Apache Hadoop

Hadoop Oozie Example

In this example, we will learn about Oozie which is a Hadoop Ecosystem Framework to help automate the process of work scheduling on Hadoop clusters.

1. Introduction

Apache Oozie is an open-source project which is the part of the Hadoop Ecosystem. It is used to create the workflow and automate the process of different job and task scheduling depending on these workflows. From the Apache Hadoop ecosystem, Oozie is designed to work seamlessly with Apache Hadoop MapReduce jobs, Hive, Pig, Sqoop and simple java jars.

There are three type of Oozie jobs:

  1. Oozie Workflow Jobs: Represented as directed acyclical graphs to specify a sequence of actions to be executed.
  2. Oozie Coordinator Jobs: Oozie workflow jobs that are triggered by time and data availability.
  3. Oozie Bundle: Oozie bundle is the packaging manager which handles packaging of multiple coordinator and workflow jobs, and makes it easier to manage the life cycle of those jobs.

2. Oozie Workflow

In this section we will understand the workflow of Oozie in general theoretical terms:

2.1 General Workflow

Ooze workflow is the directed acyclic graph (DAG) which contains the arrangement of the actions to be performed and the conditions on which these actions need to be performed.

There are two types of nodes in the DAG graph:

  • Control Nodes: Control nodes as the name says, defines how the jobs are controlled. It define the job chronology, defines the rules for starting and ending a workflow and controls the overall execution path of the jobs based on different rules.
  • Action Nodes: Action nodes are the one which performs the main action, they trigger the execution of the jobs be it MapReduce jobs, Pig or Hive jobs, Java application etc.

Oozie is responsible for executing the workflow actions, once these actions are triggered the actual jobs related to these actions are executed by the Hadoop MapReduce framework. This way it is possible to take advantage of the existing load-balancing and availability of the Hadoop cluster.

When Oozie starts a task, it provides a unique callback URL to the particular task and when the task is completed, this callback URL is notified, this way Oozie can track the completion of tasks and in case this callback URL is not invoked, task can be polled again for execution.

2.2 Data Application Pipeline

All the workflow in Oozie is defined in a chain of events which is called data application pipeline. In data application pipeline, Oozie Coordinator Jobs allow the user to define workflow triggers to be executed in the terms of data(if a specific data is present), time(for recurring jobs) or event predicates(if a job need to be started after the execution of another jobs with taking first jobs output data as input to this job). Workflow jobs are executes based on these triggers and when these triggers are satisfied.

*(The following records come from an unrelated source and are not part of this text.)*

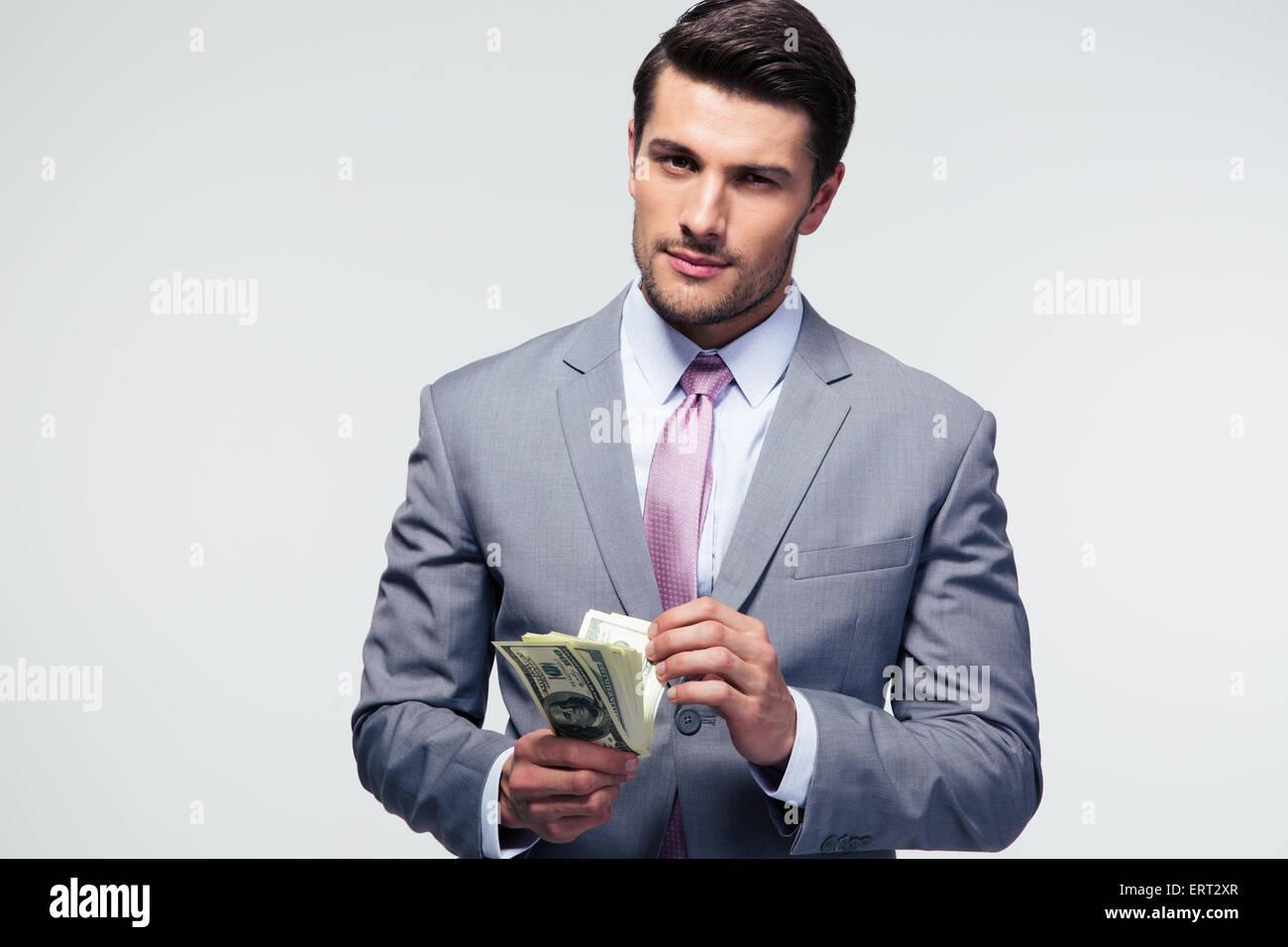 Handsome businessman comptant de dollars sur fond gris et looking at camera Photo Stock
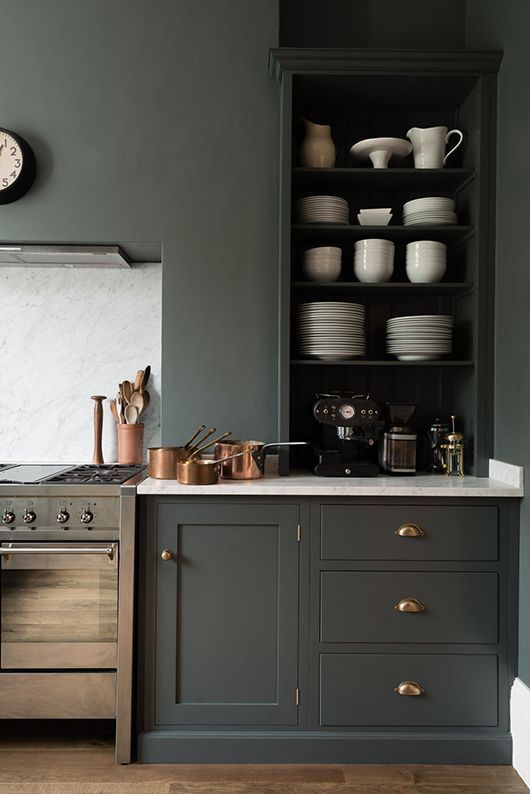 Gorgeous deep gray painted kitchen cabinets and walls with the inner cupboards painted black and brass hardware, copper pans and white marble countertop and backsplash to balance out the dark.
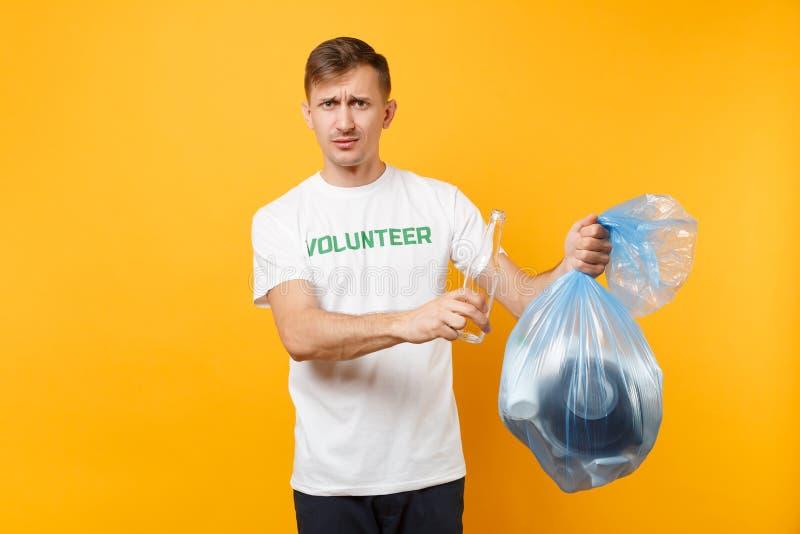 Homme dans le volontaire de T-shirt, sac de déchets d'isolement sur le fond jaune Aide libre volontaire d'aide, grâce de charité photos libres de droits
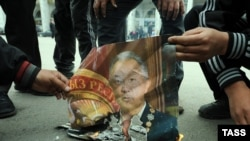 Protesters burn a portrait of ousted Kyrgyz President Kurmanbek Bakiev on the streets of Bishkek on April 8.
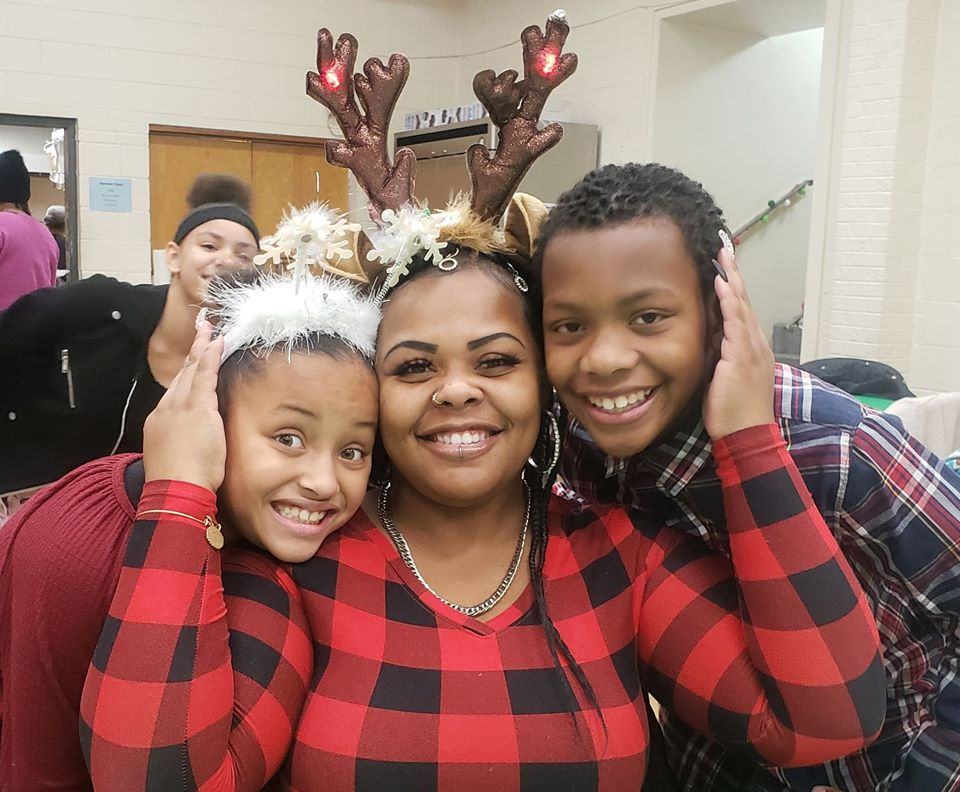 A black mom and her two children dressed in December holiday clothing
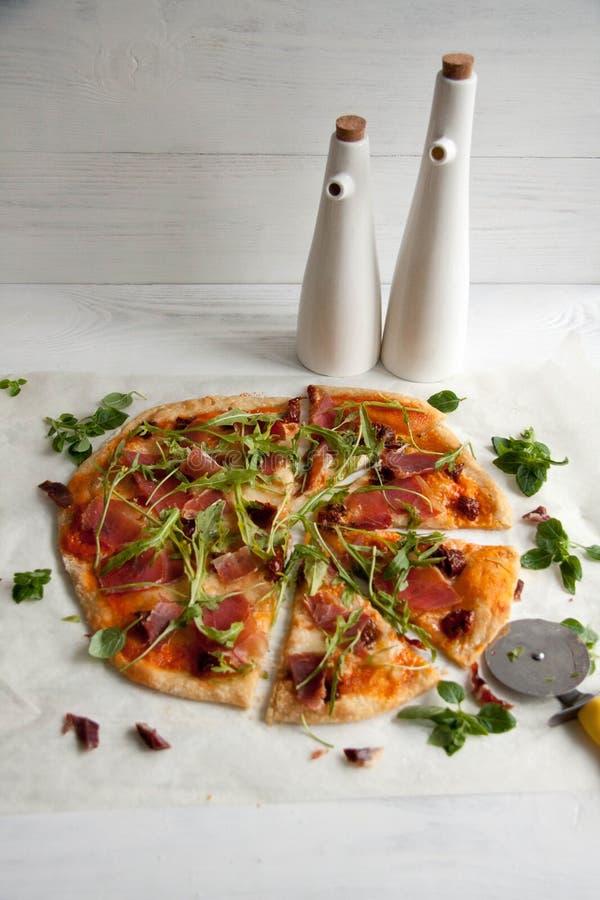 Pizza con la salsa de tomate, el prosciutto y el arugula fotos de archivo libres de regalías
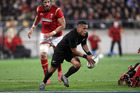 Aaron Smith makes a break during the second test against Wales. Photo / Getty Images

Data Application Pipeline is defined in an XML-based language called Hadoop Process Definition Language. Once this workflow is defined, Oozie workflow jobs can be submitted using the command line provided by Hadoop Oozie. Once this job is submitted to the Oozie server, job as well as the execution states will be stored in an RDBMS on the Oozie server.

3. Understanding Workflow XML File

In this section, we will check an example of the Oozie workflow which is written as an XML file. In the sample Oozie workflow file we will have a chain of jobs to be executed. The first job will be the data ingestion job which will be performed first thing in the DAG graph. Followed by the merge operations, here we will define two merge jobs which will merge two different type of data after the ingestion job and finally the chain end with the successful merge of the data.

<workflow-app xmlns='uri:oozie:workflow:0.1' name='ExampleWorkflow'>
	<start to='data-ingestor'/>
	<action name='data-ingestor'>
		<java>
			<job-tracker>${jobTracker}</job-tracker>
			<name-node>${nameNode}</name-node>
			<configuration>
				<property>
					<name>mapred.job.queue.name</name>
					<value>default</value>
				</property>
			</configuration>
		</java>
		<ok to='merge-controller'/>
		<error to='fail'/>
	</action>
	<fork name='merge-controller'>
		<path start='merge-task1'/>
		<path start='merge-task2'/>
	</fork>
	<action name='merge-task1'>
		<java>
			<job-tracker>${jobTracker}</job-tracker>
			<name-node>${nameNode}</name-node>
			<configuration>
				<property>
					<name>mapred.job.queue.name</name>
					<value>default</value>
				</property>
			</configuration>
			<arg>-drive</arg>
			<arg>${driveID}</arg>
			<arg>-type</arg>
			<arg>Type1</arg>
		</java>
		<ok to='completed'/>
		<error to='fail'/>
	</action>
	<action name='merge-task2'>
		<java>
			<job-tracker>${jobTracker}</job-tracker>
			<name-node>${nameNode}</name-node>
			<configuration>
				<property>
					<name>mapred.job.queue.name</name>
					<value>default</value>
				</property>
			</configuration>
			<main-class>com.navteq.assetmgmt.hdfs.merge.MergerLoader</main-class>
			<arg>-drive</arg>
			<arg>${driveID}</arg>
			<arg>-type</arg>
			<arg>Type2</arg>
		</java>
		<ok to='completed'/>
		<error to='fail'/>
	</action>
	<join name='completed' to='end'/>
	<kill name='fail'>
		<message>Failed, error message[${wf:errorMessage(wf:lastErrorNode())}]</message>
	</kill>
	<end name='end'/>
</workflow-app>

In this workflow DAG file of Hadoop Oozie we have three actions:

  • Data-ingestion
  • Merge Task 1
  • Merge-Task 2

and we have one fork node which defines that the data after ingestion will be divided into two merge tasks based on the type of data.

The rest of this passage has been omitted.